Getting Started
Documentation

Checking out our examples

The hello-samza project contains several examples to help you create your Samza applications. To checkout the hello-samza project:

> git clone https://git.apache.org/samza-hello-samza.git hello-samza

High-level API examples

The Samza Cookbook contains various recipes using the Samza high-level API. These include:

  • The Filter example demonstrates how to perform stateless operations on a stream.

  • The Join example demonstrates how you can join a Kafka stream of page-views with a stream of ad-clicks

  • The Stream-Table Join example demonstrates how to use the Samza Table API. It joins a Kafka stream with a remote dataset accessed through a REST service.

  • The SessionWindow and TumblingWindow examples illustrate Samza’s rich windowing and triggering capabilities.

In addition to the cookbook, you can also consult these:

  • Wikipedia Parser: An advanced example that builds a streaming pipeline consuming a live-feed of wikipedia edits, parsing each message and generating statistics from them.
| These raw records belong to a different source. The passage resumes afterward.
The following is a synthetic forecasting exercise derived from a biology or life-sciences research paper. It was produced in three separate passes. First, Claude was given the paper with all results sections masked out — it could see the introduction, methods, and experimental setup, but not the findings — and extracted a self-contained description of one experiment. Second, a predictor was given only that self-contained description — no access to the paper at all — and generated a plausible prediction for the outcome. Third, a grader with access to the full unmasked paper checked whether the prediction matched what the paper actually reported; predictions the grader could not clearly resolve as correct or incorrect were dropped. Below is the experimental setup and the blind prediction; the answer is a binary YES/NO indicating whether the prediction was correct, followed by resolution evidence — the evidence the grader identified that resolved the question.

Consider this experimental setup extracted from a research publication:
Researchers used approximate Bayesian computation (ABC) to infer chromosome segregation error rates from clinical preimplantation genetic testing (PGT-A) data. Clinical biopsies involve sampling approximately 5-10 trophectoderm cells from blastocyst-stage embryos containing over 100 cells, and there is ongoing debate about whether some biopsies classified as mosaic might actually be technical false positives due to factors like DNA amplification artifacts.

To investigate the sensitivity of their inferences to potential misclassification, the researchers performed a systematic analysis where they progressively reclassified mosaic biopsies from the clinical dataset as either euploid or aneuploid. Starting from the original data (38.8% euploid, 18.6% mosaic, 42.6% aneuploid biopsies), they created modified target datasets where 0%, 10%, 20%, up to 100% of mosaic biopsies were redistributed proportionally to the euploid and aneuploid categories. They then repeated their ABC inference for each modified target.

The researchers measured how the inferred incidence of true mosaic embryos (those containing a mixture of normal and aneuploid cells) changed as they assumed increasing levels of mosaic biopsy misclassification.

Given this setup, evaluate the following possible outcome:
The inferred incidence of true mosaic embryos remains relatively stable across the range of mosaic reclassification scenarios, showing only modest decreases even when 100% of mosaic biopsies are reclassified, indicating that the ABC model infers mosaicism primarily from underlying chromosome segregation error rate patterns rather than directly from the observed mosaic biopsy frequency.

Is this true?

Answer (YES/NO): YES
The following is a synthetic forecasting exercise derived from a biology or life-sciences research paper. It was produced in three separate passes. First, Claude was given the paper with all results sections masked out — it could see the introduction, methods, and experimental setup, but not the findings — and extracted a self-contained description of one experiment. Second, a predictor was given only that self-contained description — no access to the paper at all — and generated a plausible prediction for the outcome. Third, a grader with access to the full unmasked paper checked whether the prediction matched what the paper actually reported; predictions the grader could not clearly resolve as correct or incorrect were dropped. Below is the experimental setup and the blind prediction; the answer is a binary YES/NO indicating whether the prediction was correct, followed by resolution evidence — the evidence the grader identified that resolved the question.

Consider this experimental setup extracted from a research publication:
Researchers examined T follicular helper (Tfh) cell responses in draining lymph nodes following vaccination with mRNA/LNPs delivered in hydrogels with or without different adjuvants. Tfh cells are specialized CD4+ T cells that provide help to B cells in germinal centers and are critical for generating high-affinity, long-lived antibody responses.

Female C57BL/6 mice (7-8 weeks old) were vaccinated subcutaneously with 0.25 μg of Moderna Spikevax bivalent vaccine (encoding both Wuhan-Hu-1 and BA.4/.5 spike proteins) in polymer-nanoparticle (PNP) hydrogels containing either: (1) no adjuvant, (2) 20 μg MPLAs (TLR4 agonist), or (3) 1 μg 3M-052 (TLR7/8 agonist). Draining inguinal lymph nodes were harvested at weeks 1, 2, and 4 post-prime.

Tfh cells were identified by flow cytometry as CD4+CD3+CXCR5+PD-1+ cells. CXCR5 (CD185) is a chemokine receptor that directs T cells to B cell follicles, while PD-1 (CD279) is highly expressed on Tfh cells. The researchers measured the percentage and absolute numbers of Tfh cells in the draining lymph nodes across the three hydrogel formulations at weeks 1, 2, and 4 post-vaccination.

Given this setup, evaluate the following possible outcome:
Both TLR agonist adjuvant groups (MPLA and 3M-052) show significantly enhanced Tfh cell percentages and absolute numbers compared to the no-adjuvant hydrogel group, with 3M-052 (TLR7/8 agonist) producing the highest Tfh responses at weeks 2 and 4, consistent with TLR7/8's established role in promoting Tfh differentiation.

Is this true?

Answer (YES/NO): NO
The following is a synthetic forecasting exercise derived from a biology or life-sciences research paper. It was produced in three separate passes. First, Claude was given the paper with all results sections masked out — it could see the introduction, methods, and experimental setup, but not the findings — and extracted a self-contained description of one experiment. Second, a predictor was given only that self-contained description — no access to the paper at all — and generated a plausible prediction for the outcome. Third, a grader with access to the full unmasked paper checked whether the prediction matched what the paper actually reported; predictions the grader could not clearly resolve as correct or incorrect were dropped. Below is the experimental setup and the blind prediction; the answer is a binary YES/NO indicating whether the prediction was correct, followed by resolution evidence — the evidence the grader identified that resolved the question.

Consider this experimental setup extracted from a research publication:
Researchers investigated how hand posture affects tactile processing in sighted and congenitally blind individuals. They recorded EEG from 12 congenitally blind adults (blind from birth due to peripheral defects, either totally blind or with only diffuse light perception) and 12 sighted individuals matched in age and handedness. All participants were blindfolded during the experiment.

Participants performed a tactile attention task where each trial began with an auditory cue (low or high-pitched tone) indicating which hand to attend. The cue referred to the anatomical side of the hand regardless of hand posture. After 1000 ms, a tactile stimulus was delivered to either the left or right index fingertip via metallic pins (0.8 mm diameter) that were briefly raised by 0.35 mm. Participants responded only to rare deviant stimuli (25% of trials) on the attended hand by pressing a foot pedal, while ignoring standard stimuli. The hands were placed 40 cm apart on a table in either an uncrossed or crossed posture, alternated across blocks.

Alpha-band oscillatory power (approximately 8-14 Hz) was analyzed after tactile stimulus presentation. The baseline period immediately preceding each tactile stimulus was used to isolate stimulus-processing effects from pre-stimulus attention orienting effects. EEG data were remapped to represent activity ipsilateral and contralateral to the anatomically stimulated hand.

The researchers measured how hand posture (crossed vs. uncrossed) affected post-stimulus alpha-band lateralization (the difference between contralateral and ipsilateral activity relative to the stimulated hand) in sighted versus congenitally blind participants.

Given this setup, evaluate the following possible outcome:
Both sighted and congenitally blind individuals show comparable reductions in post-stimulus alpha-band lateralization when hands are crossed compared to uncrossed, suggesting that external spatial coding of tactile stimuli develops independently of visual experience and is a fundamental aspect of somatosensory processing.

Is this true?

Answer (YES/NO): NO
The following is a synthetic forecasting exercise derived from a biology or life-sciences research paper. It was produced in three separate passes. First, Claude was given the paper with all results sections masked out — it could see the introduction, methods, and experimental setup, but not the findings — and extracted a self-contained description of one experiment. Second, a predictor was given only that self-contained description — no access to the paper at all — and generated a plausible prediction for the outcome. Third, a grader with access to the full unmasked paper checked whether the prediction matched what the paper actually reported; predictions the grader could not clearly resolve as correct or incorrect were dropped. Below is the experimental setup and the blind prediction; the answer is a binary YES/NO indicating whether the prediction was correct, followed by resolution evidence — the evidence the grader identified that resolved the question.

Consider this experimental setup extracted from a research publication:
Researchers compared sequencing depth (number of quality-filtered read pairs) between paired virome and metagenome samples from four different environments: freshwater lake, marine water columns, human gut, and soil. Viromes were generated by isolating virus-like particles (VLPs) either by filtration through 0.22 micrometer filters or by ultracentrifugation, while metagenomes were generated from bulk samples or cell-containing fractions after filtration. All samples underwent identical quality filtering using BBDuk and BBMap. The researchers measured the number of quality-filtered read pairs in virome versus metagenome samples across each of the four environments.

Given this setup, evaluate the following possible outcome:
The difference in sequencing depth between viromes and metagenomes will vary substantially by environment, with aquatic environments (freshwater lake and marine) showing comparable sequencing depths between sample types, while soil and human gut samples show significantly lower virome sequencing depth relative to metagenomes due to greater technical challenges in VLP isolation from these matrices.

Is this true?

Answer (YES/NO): NO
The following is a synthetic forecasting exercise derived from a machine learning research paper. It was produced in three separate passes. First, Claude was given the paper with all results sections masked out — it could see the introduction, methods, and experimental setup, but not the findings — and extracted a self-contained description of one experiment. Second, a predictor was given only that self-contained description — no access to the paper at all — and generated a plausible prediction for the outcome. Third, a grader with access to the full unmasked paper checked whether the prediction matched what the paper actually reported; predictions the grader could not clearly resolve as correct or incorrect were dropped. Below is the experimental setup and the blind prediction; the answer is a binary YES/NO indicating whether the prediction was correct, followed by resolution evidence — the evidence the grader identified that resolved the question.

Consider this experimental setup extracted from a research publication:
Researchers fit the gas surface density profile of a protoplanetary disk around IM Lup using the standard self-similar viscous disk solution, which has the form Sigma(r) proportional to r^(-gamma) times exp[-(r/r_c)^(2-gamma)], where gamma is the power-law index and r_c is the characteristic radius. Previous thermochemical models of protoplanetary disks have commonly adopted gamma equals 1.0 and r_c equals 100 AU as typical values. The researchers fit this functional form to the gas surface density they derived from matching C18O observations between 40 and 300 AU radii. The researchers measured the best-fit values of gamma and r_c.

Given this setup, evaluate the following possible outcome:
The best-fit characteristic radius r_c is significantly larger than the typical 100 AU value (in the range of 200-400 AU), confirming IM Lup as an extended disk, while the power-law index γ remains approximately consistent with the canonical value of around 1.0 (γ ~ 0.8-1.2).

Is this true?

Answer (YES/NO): NO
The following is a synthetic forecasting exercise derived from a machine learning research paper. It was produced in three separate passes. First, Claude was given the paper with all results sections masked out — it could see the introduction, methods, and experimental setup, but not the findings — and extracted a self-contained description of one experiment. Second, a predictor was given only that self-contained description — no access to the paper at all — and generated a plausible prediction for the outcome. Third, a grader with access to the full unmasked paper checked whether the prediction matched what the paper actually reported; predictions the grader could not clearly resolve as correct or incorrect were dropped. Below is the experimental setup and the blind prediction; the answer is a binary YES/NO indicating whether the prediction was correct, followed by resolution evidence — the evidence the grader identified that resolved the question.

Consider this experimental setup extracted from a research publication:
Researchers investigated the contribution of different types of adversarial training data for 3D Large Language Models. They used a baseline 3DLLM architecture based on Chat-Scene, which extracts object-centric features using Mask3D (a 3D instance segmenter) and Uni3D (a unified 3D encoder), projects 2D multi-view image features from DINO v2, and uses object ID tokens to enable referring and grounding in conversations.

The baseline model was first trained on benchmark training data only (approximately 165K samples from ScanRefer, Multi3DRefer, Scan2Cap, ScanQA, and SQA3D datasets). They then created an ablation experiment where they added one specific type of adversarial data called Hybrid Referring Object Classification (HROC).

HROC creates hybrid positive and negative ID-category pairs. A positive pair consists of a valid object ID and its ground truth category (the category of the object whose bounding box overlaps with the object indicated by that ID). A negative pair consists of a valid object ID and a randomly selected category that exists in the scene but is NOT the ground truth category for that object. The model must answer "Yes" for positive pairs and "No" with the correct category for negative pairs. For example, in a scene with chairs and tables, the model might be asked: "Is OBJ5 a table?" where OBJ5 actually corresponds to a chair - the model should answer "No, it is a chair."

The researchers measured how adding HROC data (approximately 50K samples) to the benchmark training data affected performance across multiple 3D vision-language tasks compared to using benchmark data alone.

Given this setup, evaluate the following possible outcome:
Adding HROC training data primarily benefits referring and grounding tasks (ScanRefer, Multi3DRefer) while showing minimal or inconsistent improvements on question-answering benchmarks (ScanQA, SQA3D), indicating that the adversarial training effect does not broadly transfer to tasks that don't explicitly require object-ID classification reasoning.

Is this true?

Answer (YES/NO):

  • Amazon Kinesis and Azure Eventhubs examples that cover how to consume input data from the respective systems.

Low-level API examples

The Wikipedia Parser (low-level API): Same example that builds a streaming pipeline consuming a live-feed of wikipedia edits, parsing each message and generating statistics from them, but using low-level APIs.

Samza SQL API examples

You can easily create a Samza job declaratively using Samza SQL.

Apache Beam API examples

The easiest way to get a copy of the WordCount examples in Beam API is to use Apache Maven. After installing Maven, please run the following command:

> mvn archetype:generate \
      -DarchetypeGroupId=org.apache.beam \
      -DarchetypeArtifactId=beam-sdks-java-maven-archetypes-examples \
      -DarchetypeVersion=2.9.0 \
      -DgroupId=org.example \
      -DartifactId=word-count-beam \
      -Dversion="0.1" \
      -Dpackage=org.apache.beam.examples \
      -DinteractiveMode=false

This command creates a maven project word-count-beam which contains a series of example pipelines that count words in text files:

> cd word-count-beam/

> ls src/main/java/org/apache/beam/examples/
DebuggingWordCount.java WindowedWordCount.java  common
MinimalWordCount.java   WordCount.java

To use SamzaRunner, please add the following samza-runner profile to pom.xml under the “profiles” section, same as in here.

    ...
    <profile>
      <id>samza-runner</id>
      <dependencies>
        <dependency>
          <groupId>org.apache.beam</groupId>
          <artifactId>beam-runners-samza</artifactId>
          <version>${beam.version}</version>
          <scope>runtime</scope>
        </dependency>
      </dependencies>
    </profile>
    ....

Now we can run the wordcount example with Samza using the following command:

>mvn compile exec:java -Dexec.mainClass=org.apache.beam.examples.WordCount \
     -Dexec.args="--inputFile=pom.xml --output=/tmp/counts --runner=SamzaRunner" -Psamza-runner

After the pipeline finishes, you can check out the output counts files in /tmp folder. Note Beam generates multiple output files for parallel processing. If you prefer a single output, please update the code to use TextIO.write().withoutSharding().

>more /tmp/counts*
AS: 1
IO: 2
IS: 1
OF: 1
...

A walkthrough of the example code can be found here. Feel free to play with other examples in the project or write your own. Please don’t hesitate to reach out if you encounter any issues.